An ancient ballad brings together works across generations of artists to explore the recurring presence of the natural world, the human figure, and the animal form in modern and contemporary practices. Moving across photography, painting, printmaking, textile, ceramic, and wood, the exhibition looks at how certain images return over time while taking on new meanings shaped by changing material, social, and ecological contexts. What appears at first as a familiar visual language gradually reveals shifts in techniques, intentions, and sensibilities, illustrating how repetition becomes the site of difference.

The show brings together L. M. Sen’s early photographic studies with K. C. Pyne’s dreamlike figuration, where human and animal bodies slip between allegory and strangeness. Around them cluster contemporary practices in textile and clay - Arunima Choudhury’s eco-printed, story-bearing forests, Ajit Kumar Das’s natural dye kalamkari cloths, and Alakananda Sengupta’s ceramic meditations on womanhood and touch, which treat surface as a record of labour and ecological memory.

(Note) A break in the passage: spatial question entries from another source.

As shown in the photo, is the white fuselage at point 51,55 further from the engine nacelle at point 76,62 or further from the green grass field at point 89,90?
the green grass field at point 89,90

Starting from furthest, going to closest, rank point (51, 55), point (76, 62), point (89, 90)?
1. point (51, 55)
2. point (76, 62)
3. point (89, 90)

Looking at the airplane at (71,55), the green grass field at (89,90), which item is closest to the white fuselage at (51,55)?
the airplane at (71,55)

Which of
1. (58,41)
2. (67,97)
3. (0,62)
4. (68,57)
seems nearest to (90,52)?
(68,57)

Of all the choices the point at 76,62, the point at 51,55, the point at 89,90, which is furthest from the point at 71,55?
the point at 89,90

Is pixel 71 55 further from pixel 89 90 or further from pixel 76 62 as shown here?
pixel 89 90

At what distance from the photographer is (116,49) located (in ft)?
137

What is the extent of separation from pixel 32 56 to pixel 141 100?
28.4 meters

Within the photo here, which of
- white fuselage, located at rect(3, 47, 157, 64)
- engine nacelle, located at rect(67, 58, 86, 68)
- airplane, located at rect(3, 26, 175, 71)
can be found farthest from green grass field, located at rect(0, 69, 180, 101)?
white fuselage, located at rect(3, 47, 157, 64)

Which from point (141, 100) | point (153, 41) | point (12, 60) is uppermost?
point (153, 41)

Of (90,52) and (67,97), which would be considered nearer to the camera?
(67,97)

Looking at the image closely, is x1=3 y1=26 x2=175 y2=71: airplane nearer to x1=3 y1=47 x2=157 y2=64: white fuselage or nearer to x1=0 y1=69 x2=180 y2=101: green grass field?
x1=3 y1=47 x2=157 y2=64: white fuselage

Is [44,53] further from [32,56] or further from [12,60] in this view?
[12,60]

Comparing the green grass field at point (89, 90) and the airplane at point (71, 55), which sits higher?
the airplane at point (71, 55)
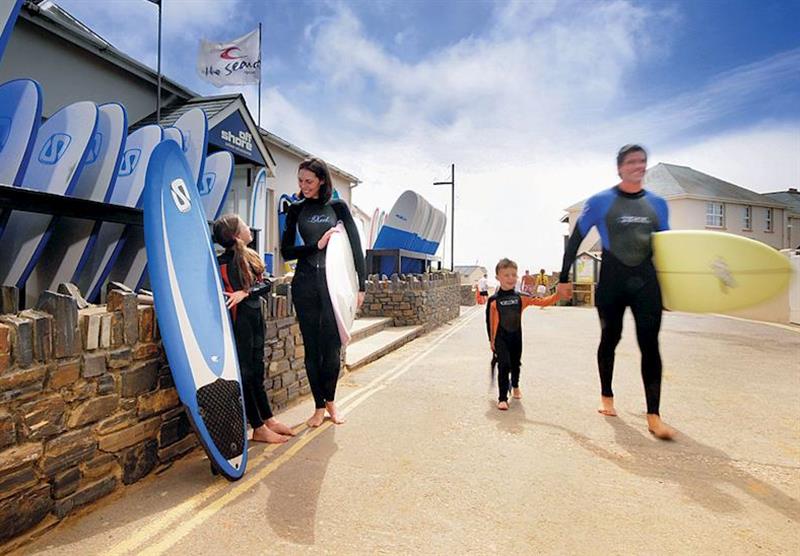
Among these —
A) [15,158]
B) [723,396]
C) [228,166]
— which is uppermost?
[228,166]

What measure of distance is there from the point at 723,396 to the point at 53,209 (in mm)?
6773

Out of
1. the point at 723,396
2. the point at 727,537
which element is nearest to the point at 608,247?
the point at 727,537

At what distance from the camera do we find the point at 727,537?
2.01 m

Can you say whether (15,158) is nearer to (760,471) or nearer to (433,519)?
(433,519)

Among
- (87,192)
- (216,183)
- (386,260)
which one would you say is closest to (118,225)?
(87,192)

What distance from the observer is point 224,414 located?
2566 millimetres

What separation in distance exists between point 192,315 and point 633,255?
9.73ft

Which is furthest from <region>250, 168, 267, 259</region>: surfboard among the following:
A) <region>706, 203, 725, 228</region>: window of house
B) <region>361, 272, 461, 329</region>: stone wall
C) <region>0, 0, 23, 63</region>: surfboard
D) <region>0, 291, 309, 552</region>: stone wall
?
<region>706, 203, 725, 228</region>: window of house

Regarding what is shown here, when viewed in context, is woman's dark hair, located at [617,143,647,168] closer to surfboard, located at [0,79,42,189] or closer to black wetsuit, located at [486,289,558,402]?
black wetsuit, located at [486,289,558,402]

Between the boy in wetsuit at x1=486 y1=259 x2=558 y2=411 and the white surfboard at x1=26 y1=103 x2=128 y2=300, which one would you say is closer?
the boy in wetsuit at x1=486 y1=259 x2=558 y2=411

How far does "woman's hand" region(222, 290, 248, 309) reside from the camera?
297 centimetres

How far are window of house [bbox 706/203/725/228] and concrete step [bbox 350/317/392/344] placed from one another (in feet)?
65.8

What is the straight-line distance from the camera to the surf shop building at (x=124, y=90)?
727cm

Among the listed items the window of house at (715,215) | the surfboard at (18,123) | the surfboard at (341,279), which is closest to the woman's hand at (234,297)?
the surfboard at (341,279)
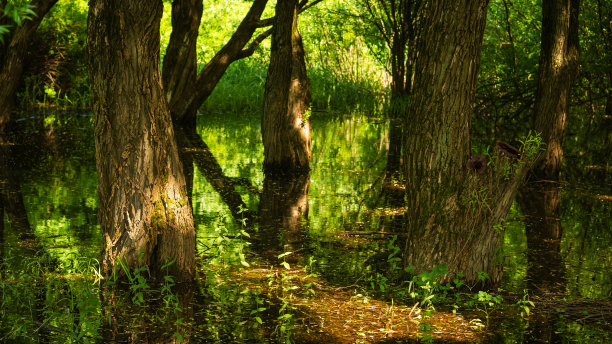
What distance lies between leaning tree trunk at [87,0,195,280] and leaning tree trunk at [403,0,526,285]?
1.85 m

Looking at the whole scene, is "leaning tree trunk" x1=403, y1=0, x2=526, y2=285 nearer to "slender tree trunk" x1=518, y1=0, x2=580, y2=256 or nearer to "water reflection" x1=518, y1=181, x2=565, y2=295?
"water reflection" x1=518, y1=181, x2=565, y2=295

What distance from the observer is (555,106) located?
390 inches

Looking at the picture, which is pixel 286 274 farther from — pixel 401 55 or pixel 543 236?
pixel 401 55

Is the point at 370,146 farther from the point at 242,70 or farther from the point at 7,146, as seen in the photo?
the point at 242,70

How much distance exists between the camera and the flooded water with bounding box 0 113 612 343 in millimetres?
4562

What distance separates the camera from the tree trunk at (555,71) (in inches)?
389

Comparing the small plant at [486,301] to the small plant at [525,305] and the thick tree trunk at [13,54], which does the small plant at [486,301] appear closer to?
the small plant at [525,305]

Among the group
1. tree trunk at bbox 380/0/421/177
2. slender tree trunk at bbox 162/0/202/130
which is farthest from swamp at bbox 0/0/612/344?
tree trunk at bbox 380/0/421/177

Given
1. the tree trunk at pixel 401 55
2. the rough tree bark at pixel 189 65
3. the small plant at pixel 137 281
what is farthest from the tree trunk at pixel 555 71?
the tree trunk at pixel 401 55

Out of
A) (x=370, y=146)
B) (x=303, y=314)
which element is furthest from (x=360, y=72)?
(x=303, y=314)

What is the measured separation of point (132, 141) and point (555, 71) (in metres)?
6.68

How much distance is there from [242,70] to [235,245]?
18.6 m

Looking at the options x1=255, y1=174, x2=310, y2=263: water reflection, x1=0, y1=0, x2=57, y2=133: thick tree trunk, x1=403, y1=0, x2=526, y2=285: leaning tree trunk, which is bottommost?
x1=255, y1=174, x2=310, y2=263: water reflection

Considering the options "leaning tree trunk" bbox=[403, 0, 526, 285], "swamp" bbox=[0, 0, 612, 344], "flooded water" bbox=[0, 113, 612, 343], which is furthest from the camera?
"leaning tree trunk" bbox=[403, 0, 526, 285]
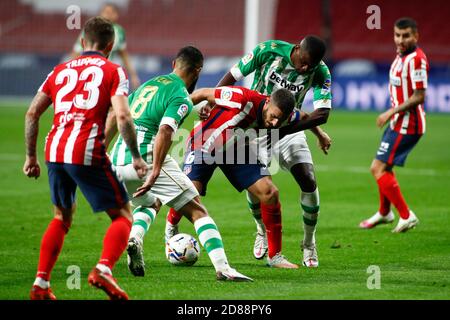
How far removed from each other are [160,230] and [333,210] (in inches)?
112

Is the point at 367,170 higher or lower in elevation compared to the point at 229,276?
lower

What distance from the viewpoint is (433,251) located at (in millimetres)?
9453

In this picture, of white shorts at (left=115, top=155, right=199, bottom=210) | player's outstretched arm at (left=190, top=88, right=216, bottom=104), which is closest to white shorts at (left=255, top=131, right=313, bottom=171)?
player's outstretched arm at (left=190, top=88, right=216, bottom=104)

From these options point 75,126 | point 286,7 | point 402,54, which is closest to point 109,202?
point 75,126

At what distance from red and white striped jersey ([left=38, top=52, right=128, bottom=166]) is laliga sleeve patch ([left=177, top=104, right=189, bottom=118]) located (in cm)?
79

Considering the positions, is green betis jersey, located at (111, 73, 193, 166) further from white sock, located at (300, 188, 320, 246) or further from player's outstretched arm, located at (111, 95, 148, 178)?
white sock, located at (300, 188, 320, 246)

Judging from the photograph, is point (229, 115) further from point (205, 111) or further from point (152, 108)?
point (152, 108)

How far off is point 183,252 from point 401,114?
4.33m

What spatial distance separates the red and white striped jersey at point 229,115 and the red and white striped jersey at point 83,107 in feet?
5.29

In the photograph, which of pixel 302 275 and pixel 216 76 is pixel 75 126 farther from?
pixel 216 76

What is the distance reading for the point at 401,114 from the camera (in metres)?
11.5

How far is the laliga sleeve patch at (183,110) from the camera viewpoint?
7.41 m

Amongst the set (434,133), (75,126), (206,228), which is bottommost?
(434,133)

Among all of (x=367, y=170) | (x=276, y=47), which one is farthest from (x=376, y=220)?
(x=367, y=170)
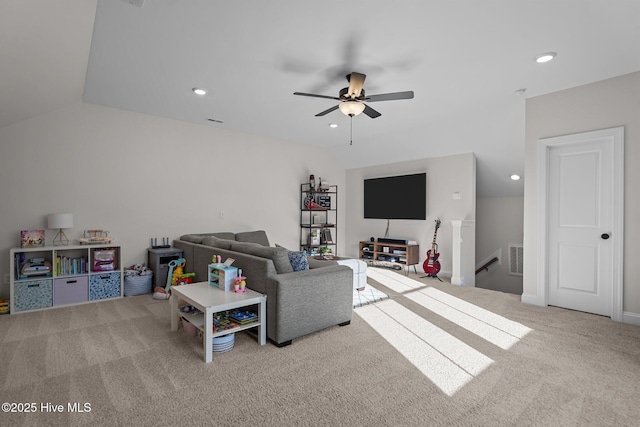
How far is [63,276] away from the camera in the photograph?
3758 millimetres

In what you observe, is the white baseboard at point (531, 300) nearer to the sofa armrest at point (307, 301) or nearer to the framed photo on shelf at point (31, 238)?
the sofa armrest at point (307, 301)

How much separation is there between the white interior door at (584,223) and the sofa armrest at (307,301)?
266 centimetres

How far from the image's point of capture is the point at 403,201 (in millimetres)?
6250

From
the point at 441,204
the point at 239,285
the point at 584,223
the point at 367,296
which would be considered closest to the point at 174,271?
the point at 239,285

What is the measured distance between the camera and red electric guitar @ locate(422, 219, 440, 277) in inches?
216

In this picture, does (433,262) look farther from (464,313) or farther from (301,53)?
(301,53)

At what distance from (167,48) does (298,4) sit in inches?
53.2

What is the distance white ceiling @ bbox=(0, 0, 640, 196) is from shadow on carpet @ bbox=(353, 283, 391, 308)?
2516 mm

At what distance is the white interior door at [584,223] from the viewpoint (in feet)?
11.1

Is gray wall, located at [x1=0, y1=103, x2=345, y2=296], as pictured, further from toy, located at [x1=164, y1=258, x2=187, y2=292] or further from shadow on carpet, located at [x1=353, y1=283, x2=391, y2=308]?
shadow on carpet, located at [x1=353, y1=283, x2=391, y2=308]

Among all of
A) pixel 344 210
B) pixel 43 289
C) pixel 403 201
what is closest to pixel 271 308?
pixel 43 289

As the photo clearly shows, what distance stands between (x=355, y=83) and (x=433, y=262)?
3.57 metres

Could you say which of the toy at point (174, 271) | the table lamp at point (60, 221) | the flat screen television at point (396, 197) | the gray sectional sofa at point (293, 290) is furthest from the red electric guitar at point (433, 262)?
the table lamp at point (60, 221)

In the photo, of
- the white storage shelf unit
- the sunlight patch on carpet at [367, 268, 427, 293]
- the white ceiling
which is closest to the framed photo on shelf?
the white storage shelf unit
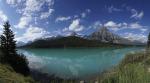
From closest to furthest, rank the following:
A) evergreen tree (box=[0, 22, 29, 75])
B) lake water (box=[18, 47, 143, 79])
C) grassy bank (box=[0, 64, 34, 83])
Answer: grassy bank (box=[0, 64, 34, 83]) < evergreen tree (box=[0, 22, 29, 75]) < lake water (box=[18, 47, 143, 79])

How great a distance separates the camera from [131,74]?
9719 millimetres

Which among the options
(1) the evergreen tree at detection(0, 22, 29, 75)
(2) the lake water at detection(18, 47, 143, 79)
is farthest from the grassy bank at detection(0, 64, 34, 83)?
(2) the lake water at detection(18, 47, 143, 79)

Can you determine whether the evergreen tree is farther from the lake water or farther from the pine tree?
the lake water

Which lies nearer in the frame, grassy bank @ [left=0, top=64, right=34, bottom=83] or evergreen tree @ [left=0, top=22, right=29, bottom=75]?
grassy bank @ [left=0, top=64, right=34, bottom=83]

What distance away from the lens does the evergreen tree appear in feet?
125

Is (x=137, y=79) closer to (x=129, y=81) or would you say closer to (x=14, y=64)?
(x=129, y=81)

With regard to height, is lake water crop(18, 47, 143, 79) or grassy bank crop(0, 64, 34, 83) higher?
grassy bank crop(0, 64, 34, 83)

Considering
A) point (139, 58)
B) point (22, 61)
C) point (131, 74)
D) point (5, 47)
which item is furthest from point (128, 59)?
point (131, 74)

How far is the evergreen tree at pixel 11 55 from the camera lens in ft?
125

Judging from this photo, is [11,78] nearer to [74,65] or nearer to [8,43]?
[8,43]

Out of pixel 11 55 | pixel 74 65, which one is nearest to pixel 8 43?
pixel 11 55

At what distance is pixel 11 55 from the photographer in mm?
41656

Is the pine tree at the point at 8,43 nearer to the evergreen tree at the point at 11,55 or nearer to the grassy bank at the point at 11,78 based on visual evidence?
the evergreen tree at the point at 11,55

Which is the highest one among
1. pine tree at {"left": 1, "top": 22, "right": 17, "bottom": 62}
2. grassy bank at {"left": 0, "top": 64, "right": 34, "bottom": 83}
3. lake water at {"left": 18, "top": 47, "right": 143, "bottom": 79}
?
pine tree at {"left": 1, "top": 22, "right": 17, "bottom": 62}
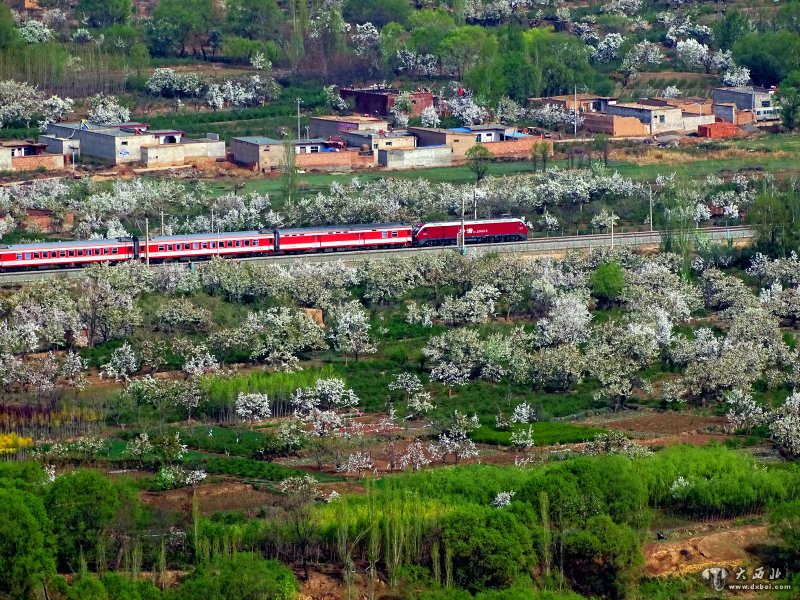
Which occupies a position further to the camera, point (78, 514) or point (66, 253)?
point (66, 253)

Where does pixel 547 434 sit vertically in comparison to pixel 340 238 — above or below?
below

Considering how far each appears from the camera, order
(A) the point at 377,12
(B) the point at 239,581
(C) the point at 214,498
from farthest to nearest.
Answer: (A) the point at 377,12 → (C) the point at 214,498 → (B) the point at 239,581

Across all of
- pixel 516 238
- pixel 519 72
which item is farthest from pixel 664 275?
pixel 519 72

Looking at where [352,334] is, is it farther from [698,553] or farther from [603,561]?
[603,561]

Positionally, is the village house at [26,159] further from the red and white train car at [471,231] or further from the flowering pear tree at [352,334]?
the flowering pear tree at [352,334]

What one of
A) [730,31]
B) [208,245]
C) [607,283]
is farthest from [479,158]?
[730,31]

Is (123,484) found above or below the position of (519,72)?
below

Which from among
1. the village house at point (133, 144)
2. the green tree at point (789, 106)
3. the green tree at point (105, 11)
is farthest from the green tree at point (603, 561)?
the green tree at point (105, 11)

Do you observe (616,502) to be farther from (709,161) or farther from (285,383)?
(709,161)
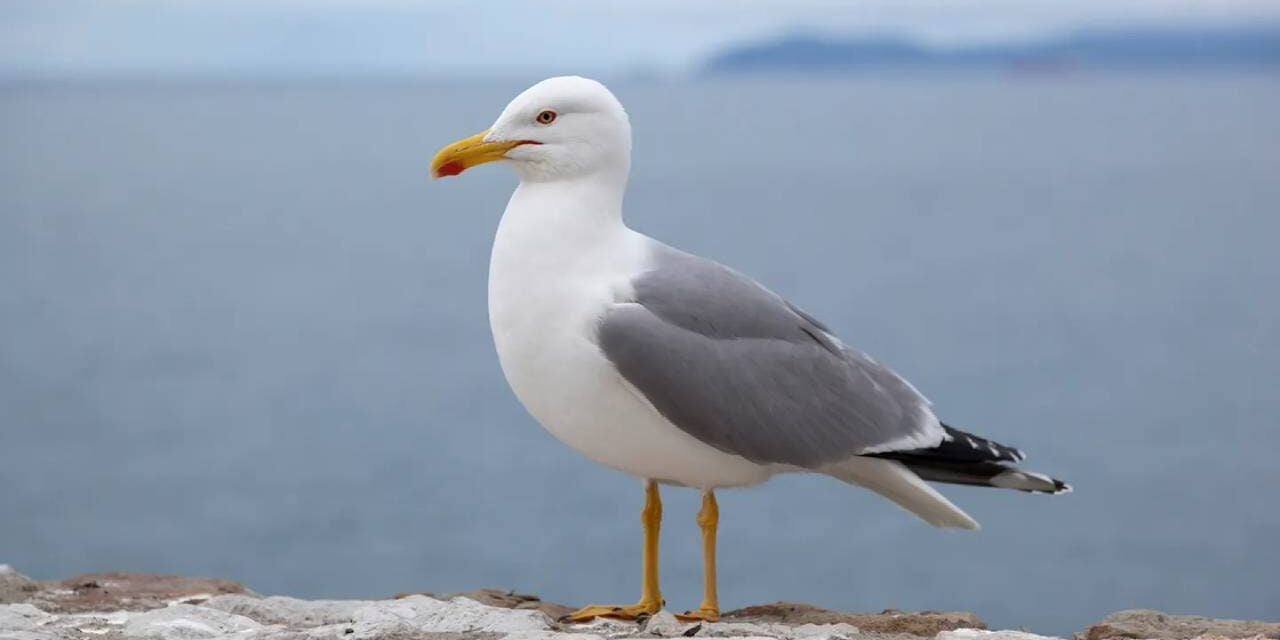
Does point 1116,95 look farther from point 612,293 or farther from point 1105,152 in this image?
point 612,293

Metal and sculptural works by Tapas Biswas, Subrata Biswas and Partha Dasgupta explore absent/hybrid bodies through balance, weight and folk-modern vocabularies, while Chandra Bhattacharjee’s works hold figures in suspended, moonlit interiors. Printmaking anchors another strand: Raja Boro’s constructed forms and Rahul Sarkar’s intimate, queer bodies use ink, plate and repetition to think through memory, identity and the slow emergence of an image.

This exhibition aims to centre the role of material and technique in shaping the meaning of an image. Leaves, bodies, and landscapes appear repeatedly, but never in the same way, carrying the traces of the hands, tools, and histories through which they were made. By placing early works alongside contemporary explorations, we highlight both continuity and transformation, offering viewers an opportunity to encounter familiar forms through new perspectives.